[Set exercise a]
Pull out each line of the listing below that contains the word "appears". Case counts.

[Page excerpt]
:::::
Our goal is simple: Workplace Wellness Lab provides regular and better information as an important path to create healthy individual outcomes, while helping change health care in America.

By connecting the audiences that matter – consultants, corporate executives, policymakers, thought leaders, journalists, customers, and more – we establish a positive, substantive, and influential voice within the wellness industry that makes the case that:

    • Left unchecked, current trends in health spend and outcomes are unsustainable.
    • Given that half the healthcare dollars in this country are incurred by employers, well-executed preventive care health management programs in the worksite are clearly enduring and valuable, helping drive improved workplace environments and individual outcomes.
    • Industry coherence around private sector innovation to drive effective health management programs is economically vital, given what’s possible in a spend category that is arguably one of the greatest challenges in America today.

Workplace Wellness Lab comes at this challenge principally from the employer point of view: What are the credible and demonstrated best practices in preventive care to structure programs that have an enduring impact? How can the impact be made explicit, as something that is both the right thing to do and a proactive business initiative that lowers the cost of care, as experienced by both employers and employees?
:::::
(Scene-based spatial questions)

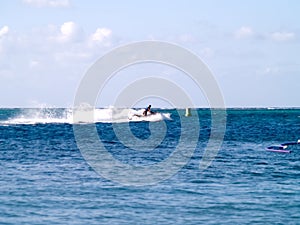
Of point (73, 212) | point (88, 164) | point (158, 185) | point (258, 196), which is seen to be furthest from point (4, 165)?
point (258, 196)

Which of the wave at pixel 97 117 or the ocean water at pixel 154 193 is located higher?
the wave at pixel 97 117

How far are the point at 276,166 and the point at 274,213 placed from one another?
48.0ft

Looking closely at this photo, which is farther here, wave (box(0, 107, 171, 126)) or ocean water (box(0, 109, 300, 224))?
wave (box(0, 107, 171, 126))

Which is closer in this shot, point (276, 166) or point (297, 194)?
point (297, 194)

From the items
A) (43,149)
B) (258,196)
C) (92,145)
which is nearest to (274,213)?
(258,196)

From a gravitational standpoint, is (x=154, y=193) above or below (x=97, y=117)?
below

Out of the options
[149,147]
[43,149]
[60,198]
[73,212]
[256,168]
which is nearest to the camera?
→ [73,212]

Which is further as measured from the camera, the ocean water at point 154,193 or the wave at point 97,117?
the wave at point 97,117

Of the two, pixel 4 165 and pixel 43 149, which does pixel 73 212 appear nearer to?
pixel 4 165

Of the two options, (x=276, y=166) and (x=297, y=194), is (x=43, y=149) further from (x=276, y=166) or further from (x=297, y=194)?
(x=297, y=194)

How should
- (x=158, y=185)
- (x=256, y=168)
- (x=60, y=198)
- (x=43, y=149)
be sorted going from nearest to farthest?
1. (x=60, y=198)
2. (x=158, y=185)
3. (x=256, y=168)
4. (x=43, y=149)

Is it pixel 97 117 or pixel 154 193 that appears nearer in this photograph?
pixel 154 193

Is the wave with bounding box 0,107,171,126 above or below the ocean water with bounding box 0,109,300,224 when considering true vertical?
above

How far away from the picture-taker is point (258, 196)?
1070 inches
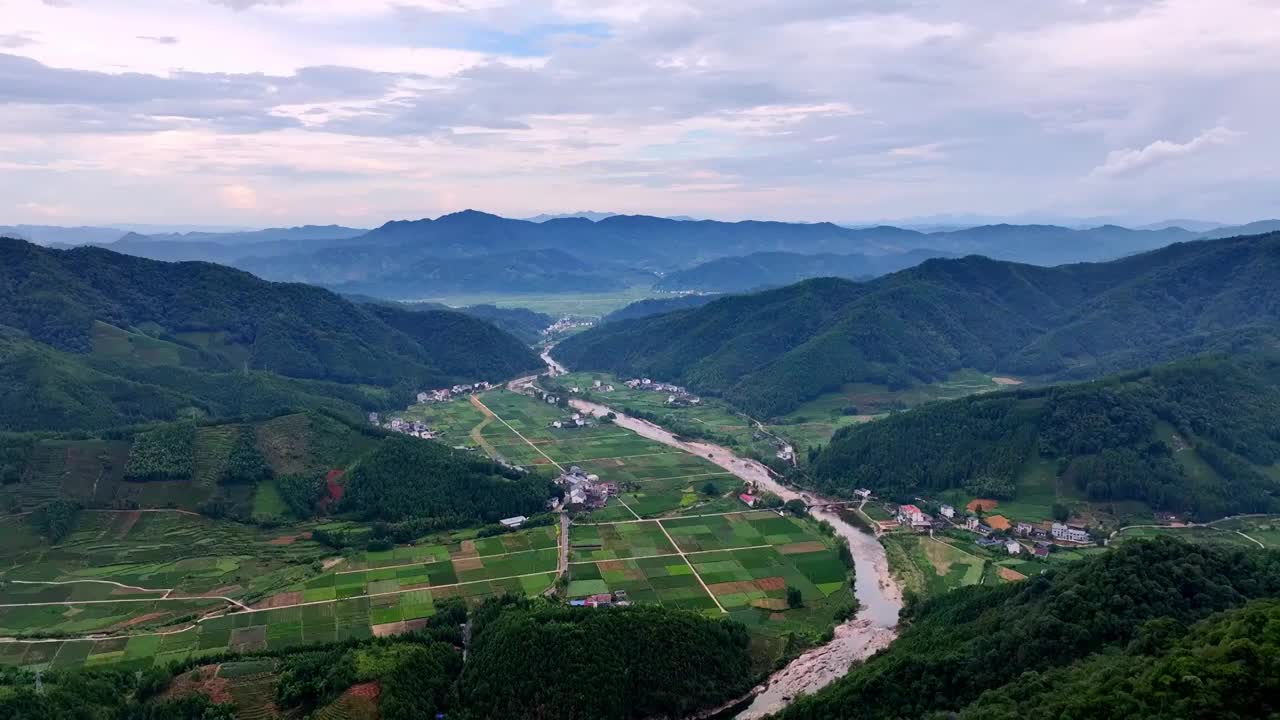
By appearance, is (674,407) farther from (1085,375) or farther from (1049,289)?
(1049,289)

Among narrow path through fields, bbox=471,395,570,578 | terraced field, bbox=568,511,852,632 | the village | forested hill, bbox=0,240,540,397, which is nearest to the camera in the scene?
terraced field, bbox=568,511,852,632

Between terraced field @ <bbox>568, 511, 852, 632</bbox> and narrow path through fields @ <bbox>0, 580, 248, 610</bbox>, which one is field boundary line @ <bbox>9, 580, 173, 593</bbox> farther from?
terraced field @ <bbox>568, 511, 852, 632</bbox>

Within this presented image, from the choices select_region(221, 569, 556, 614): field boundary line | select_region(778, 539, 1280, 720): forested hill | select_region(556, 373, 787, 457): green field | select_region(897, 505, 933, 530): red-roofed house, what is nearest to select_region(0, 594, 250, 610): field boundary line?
select_region(221, 569, 556, 614): field boundary line

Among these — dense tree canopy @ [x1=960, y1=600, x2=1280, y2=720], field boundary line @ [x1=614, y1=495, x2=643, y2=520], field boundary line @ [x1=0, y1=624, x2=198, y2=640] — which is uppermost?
dense tree canopy @ [x1=960, y1=600, x2=1280, y2=720]

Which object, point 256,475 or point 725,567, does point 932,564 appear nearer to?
point 725,567

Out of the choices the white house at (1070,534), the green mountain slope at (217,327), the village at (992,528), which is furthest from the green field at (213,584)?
the white house at (1070,534)

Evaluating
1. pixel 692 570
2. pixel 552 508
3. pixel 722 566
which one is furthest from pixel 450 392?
pixel 722 566

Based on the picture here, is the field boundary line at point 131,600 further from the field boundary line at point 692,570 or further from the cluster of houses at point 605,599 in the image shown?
the field boundary line at point 692,570
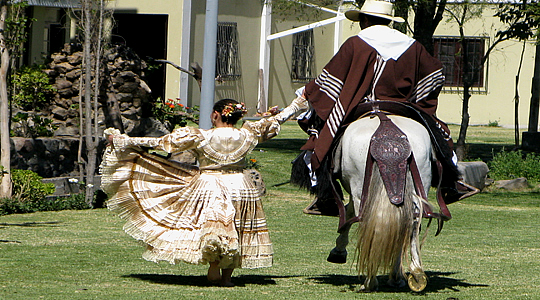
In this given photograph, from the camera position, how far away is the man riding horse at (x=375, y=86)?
20.4 ft

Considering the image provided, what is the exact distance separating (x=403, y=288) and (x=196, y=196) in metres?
1.73

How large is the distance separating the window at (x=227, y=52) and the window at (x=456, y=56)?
22.2ft

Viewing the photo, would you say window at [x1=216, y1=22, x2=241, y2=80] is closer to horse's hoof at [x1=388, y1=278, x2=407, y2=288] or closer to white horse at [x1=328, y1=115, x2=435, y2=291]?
horse's hoof at [x1=388, y1=278, x2=407, y2=288]

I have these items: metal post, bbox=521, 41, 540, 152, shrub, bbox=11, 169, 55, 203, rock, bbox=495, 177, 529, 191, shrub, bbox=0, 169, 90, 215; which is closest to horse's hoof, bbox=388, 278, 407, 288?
shrub, bbox=0, 169, 90, 215

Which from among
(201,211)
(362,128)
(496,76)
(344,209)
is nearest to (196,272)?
(201,211)

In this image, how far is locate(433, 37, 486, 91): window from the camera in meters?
26.4

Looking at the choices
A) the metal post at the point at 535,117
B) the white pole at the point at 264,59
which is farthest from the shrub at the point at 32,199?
the white pole at the point at 264,59

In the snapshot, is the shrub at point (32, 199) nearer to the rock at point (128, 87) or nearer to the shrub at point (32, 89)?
the shrub at point (32, 89)

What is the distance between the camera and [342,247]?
22.3 ft

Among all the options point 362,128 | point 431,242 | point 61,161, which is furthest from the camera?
point 61,161

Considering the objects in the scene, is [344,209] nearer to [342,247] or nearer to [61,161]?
[342,247]

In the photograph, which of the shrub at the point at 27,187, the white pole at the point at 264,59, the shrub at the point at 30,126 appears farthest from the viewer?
the white pole at the point at 264,59

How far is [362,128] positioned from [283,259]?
249cm

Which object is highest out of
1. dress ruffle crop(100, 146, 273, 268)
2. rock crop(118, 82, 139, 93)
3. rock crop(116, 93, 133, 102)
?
rock crop(118, 82, 139, 93)
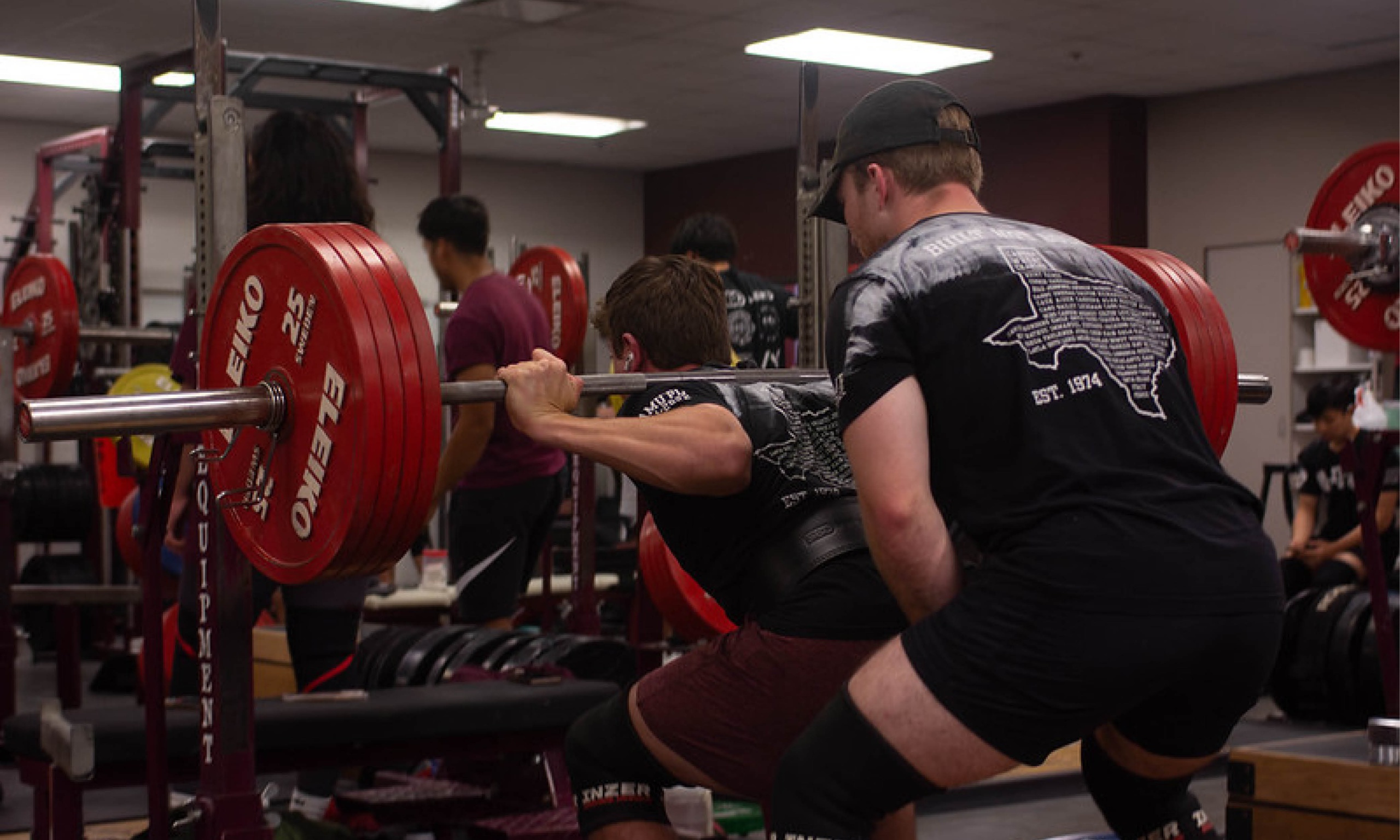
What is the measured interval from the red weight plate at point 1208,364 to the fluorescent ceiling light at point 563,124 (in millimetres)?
7735

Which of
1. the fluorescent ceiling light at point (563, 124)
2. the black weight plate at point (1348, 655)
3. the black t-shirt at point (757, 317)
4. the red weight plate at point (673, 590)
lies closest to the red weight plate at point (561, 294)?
the black t-shirt at point (757, 317)

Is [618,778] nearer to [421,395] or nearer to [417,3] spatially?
[421,395]

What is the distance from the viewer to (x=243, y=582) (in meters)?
2.33

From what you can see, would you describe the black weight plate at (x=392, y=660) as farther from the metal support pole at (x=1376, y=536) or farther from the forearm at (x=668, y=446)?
the metal support pole at (x=1376, y=536)

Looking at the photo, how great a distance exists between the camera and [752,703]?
80.1 inches

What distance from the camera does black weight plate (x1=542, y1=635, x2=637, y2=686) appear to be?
3.78 m

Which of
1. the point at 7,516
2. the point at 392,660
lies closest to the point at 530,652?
the point at 392,660

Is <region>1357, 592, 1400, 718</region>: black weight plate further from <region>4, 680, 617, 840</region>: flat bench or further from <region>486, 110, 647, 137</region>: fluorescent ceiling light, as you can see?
<region>486, 110, 647, 137</region>: fluorescent ceiling light

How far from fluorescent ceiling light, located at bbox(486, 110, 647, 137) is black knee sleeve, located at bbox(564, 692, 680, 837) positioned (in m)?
8.26

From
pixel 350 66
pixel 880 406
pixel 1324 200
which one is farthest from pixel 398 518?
pixel 350 66

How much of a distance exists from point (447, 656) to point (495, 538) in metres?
0.30

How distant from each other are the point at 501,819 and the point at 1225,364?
62.3 inches

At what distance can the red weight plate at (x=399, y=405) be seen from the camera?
193 centimetres

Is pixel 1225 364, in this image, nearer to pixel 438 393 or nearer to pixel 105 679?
pixel 438 393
:::::
[Set exercise b]
From the workplace wellness text, write out the passage from "Our goal is" to "outcomes are unsustainable.".

[Problem solution a]
Is it pixel 97 117 or pixel 154 193 that appears nearer in this photograph?
In the photograph, which of the shrub at the point at 27,187, the white pole at the point at 264,59, the shrub at the point at 30,126 appears farthest from the viewer?

[Problem solution b]
Our goal is simple: Workplace Wellness Lab provides regular and better information as an important path to create healthy individual outcomes, while helping change health care in America.

By connecting the audiences that matter – consultants, corporate executives, policymakers, thought leaders, journalists, customers, and more – we establish a positive, substantive, and influential voice within the wellness industry that makes the case that:

    • Left unchecked, current trends in health spend and outcomes are unsustainable.